**Problem to work on:** Pick out every line of the material that contains the string "grid", counting a line only when the letters match in case.

**Dataset excerpts:**
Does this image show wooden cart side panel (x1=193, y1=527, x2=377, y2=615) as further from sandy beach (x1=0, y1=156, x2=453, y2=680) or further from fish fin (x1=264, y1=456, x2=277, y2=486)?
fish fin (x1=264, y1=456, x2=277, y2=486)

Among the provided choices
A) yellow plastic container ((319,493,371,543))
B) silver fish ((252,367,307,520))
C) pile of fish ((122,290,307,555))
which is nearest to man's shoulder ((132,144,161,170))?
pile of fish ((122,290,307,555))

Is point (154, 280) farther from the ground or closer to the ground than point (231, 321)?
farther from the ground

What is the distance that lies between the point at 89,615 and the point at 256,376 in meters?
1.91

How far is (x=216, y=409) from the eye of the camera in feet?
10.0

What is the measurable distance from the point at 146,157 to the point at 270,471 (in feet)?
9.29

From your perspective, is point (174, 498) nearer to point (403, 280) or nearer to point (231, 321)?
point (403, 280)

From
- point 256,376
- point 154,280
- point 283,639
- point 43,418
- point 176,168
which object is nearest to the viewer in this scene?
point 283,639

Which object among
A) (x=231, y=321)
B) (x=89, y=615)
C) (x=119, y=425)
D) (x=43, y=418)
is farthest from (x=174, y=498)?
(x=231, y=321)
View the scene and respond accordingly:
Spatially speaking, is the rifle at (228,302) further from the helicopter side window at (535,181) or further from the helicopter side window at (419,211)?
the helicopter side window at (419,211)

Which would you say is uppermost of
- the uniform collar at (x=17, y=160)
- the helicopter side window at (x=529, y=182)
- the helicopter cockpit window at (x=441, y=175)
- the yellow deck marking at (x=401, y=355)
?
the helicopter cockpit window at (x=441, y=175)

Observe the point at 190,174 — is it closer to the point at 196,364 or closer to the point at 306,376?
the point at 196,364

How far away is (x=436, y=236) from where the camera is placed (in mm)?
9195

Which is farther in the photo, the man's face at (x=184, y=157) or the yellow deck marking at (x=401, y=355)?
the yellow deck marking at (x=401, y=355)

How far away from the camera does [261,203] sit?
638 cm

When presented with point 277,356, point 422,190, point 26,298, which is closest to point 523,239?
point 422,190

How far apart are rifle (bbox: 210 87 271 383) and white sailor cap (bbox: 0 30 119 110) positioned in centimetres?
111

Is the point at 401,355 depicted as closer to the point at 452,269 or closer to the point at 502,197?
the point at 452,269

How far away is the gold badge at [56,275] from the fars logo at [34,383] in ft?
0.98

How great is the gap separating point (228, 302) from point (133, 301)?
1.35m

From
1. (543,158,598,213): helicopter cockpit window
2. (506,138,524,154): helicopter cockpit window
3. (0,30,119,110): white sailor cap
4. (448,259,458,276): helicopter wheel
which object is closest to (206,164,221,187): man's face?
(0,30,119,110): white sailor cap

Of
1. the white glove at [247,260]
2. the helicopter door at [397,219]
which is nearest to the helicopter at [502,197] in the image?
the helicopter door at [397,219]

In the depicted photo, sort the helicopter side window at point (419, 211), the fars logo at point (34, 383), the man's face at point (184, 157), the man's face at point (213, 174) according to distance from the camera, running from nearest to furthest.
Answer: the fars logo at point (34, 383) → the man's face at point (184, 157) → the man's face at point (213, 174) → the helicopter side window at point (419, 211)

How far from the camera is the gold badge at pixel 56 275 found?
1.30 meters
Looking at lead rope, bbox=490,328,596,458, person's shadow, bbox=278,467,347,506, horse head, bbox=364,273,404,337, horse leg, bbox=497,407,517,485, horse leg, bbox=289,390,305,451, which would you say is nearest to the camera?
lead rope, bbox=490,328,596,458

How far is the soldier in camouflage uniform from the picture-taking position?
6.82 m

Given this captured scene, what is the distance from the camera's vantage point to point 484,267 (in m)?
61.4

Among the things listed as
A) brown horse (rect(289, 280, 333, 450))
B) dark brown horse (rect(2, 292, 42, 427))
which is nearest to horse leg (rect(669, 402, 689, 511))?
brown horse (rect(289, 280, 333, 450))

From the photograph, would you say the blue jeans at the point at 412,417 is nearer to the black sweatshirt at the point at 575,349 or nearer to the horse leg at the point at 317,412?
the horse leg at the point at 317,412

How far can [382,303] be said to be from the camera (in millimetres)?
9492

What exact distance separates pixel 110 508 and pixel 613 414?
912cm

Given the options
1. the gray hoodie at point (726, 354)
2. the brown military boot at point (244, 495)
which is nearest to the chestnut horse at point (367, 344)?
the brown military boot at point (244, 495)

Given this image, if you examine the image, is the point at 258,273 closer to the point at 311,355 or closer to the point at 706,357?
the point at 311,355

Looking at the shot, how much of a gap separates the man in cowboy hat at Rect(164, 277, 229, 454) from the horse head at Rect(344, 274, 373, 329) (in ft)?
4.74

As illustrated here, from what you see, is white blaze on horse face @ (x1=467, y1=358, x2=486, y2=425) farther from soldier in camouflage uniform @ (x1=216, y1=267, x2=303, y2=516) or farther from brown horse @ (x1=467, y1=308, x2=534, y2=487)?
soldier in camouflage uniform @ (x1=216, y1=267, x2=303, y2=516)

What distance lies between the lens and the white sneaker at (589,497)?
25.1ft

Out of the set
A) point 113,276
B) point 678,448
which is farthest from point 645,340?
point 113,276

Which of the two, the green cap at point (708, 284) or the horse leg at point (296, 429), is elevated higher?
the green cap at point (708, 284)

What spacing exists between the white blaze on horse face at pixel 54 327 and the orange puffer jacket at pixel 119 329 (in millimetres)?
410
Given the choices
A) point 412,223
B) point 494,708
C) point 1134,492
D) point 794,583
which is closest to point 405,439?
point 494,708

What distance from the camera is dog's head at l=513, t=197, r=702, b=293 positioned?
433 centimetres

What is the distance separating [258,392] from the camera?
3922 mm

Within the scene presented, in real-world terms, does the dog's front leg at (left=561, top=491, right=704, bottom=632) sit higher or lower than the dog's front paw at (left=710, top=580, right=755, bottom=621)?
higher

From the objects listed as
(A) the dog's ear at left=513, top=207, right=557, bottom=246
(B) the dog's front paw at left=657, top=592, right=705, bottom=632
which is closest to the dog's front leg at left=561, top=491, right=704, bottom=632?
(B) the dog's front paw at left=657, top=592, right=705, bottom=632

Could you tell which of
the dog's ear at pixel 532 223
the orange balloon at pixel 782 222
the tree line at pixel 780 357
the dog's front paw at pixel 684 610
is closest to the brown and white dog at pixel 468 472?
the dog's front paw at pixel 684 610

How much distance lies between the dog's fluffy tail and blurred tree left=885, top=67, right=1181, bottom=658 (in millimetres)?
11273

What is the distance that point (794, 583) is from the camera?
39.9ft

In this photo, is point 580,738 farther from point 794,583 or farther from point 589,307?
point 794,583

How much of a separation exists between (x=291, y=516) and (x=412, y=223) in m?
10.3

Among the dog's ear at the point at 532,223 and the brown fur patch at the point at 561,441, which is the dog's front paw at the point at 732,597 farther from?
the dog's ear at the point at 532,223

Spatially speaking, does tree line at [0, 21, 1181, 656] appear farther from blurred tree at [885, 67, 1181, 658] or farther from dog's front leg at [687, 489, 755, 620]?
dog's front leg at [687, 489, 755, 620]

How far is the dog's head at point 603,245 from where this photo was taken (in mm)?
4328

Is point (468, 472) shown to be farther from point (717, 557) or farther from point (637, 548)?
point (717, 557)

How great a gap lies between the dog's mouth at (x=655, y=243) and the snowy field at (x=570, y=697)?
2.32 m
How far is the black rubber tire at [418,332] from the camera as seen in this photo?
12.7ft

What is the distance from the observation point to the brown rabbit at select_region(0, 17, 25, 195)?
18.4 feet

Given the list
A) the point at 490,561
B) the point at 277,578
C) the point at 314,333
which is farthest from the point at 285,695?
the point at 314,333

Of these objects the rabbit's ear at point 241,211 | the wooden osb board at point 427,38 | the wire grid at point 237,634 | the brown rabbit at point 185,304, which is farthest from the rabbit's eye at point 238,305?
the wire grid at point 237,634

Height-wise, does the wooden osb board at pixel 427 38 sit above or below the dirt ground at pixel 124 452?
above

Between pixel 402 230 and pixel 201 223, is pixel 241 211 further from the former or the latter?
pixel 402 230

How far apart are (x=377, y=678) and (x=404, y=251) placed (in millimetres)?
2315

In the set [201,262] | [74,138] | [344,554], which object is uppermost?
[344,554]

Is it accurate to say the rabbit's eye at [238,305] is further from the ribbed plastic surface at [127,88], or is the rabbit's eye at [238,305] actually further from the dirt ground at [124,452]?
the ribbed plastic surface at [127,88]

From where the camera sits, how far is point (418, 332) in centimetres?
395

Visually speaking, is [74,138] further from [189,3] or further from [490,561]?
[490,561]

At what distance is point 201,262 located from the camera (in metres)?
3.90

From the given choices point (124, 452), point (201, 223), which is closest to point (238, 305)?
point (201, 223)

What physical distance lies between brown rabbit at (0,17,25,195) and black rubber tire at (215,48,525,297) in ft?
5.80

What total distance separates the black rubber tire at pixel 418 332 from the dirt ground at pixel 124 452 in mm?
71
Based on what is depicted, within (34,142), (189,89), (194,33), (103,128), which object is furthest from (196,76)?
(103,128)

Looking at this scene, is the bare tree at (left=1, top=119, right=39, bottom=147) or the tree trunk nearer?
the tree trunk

**Expected output:**
Of these objects the rabbit's ear at point 241,211 | the wooden osb board at point 427,38 | the wire grid at point 237,634 | the brown rabbit at point 185,304, which is farthest from the rabbit's eye at point 238,305?
the wire grid at point 237,634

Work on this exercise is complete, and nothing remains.